Calculation breakdown
- Principal: ₹91,10,000
- Estimated interest: ₹66,45,65,211
- Estimated maturity: ₹67,36,75,211
Scenario comparison
Different tenures
| Years | Interest | Maturity |
|---|---|---|
| 5 | ₹1,17,31,473 | ₹2,08,41,473 |
| 10 | ₹3,85,70,242 | ₹4,76,80,242 |
| 15 | ₹9,99,70,843 | ₹10,90,80,843 |
| 20 | ₹24,04,40,545 | ₹24,95,50,545 |
Different principal amounts (±15–25%)
| Scenario | Principal | Interest | Maturity |
|---|---|---|---|
| -25% vs base | ₹68,32,500 | ₹49,84,23,908 | ₹50,52,56,408 |
| -15% vs base | ₹77,43,500 | ₹56,48,80,429 | ₹57,26,23,929 |
| 15% vs base | ₹1,04,76,500 | ₹76,42,49,992 | ₹77,47,26,492 |
| 25% vs base | ₹1,13,87,500 | ₹83,07,06,514 | ₹84,20,94,014 |
Different return assumptions (same P and tenure)
| Scenario | Rate | Interest | Maturity |
|---|---|---|---|
| -25% vs base | 13.5% | ₹23,60,28,078 | ₹24,51,38,078 |
| -15% vs base | 15.3% | ₹35,99,35,885 | ₹36,90,45,885 |
| Base rate | 18% | ₹66,45,65,211 | ₹67,36,75,211 |
| 15% vs base | 20% | ₹1,03,37,61,440 | ₹1,04,28,71,440 |
| 25% vs base | 20% | ₹1,03,37,61,440 | ₹1,04,28,71,440 |
Comparison: lumpsum vs SIP (illustrative)
For perspective, an illustrative SIP of ₹29,199 per month at 12% for 26 years could land near ₹6,28,10,321 — different risk/return path than a one-time lumpsum; not a recommendation.
Lumpsum vs SIP is not a moral choice — it is a cash-flow and risk trade-off. If you already hold a large corpus, lumpsum deployment may be appropriate; if you are early in your career, SIPs can enforce discipline. Use both calculators on EasyCal to stress-test assumptions.
Frequently asked questions
- What is the future value of ₹91,10,000 at 18% for 26 years?
- Under annual compounding (illustrative), maturity is about ₹67,36,75,211 with interest near ₹66,45,65,211. Actual mutual fund lumpsum returns are not guaranteed.
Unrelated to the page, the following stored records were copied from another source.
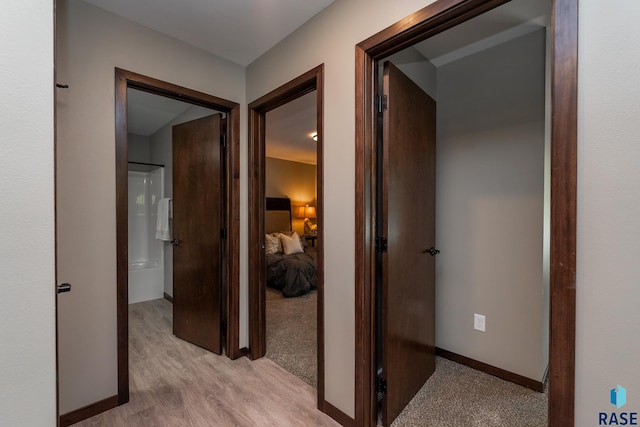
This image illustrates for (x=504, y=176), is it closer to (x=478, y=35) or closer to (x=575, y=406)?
(x=478, y=35)

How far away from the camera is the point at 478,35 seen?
2.01 metres

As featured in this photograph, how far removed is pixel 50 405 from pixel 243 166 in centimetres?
190

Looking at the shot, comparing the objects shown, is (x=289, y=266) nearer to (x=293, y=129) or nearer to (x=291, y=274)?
(x=291, y=274)

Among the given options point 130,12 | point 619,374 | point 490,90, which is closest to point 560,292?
point 619,374

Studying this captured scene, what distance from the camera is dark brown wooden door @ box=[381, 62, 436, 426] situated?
5.19 feet

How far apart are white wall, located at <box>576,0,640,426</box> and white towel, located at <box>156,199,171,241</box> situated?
4.18 metres

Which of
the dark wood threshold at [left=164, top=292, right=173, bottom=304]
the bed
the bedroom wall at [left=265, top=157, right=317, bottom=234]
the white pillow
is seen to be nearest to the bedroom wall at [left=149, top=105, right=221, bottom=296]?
the dark wood threshold at [left=164, top=292, right=173, bottom=304]

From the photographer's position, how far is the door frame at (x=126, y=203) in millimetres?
1817

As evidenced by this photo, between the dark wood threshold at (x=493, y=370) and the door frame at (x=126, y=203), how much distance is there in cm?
178

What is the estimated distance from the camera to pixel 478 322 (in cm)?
227

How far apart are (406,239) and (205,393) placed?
5.59 ft

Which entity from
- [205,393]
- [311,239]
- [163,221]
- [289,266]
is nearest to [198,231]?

- Lumpsum vs SIP — which is better?
- Lumpsum deploys capital immediately; SIP spreads entries over time. Risk/return profiles differ — use both calculators for perspective.
- Is this mutual fund lumpsum calculator India specific?
- It uses rupee amounts and common search intent for Indian investors; returns are illustrative, not a fund quote.
- Does this include tax?
- No — capital gains tax rules vary by asset and holding period.
- Can I change the return assumption?
- Yes — rerun with a lower rate for conservative planning.
- Where can I explore more scenarios?
- Use the internal links below for nearby principals, tenures, and rates.
Internal linking — related lumpsum calculator pages
Explore nearby scenarios on EasyCal — each link opens a calculator page with matching inputs (programmatic SEO).
- Lumpsum — 92.1 lakh · 26 years @ 18%
- Lumpsum — 93.1 lakh · 26 years @ 18%
- Lumpsum — 96.1 lakh · 26 years @ 18%
- Lumpsum — 100 lakh · 26 years @ 18%
- Lumpsum — 90.1 lakh · 26 years @ 18%
- Lumpsum — 89.1 lakh · 26 years @ 18%
- Lumpsum — 86.1 lakh · 26 years @ 18%
- Lumpsum — 81.1 lakh · 26 years @ 18%
- Lumpsum — 91.1 lakh · 28 years @ 18%
- Lumpsum — 91.1 lakh · 30 years @ 18%
Illustrative compounding only — not investment advice.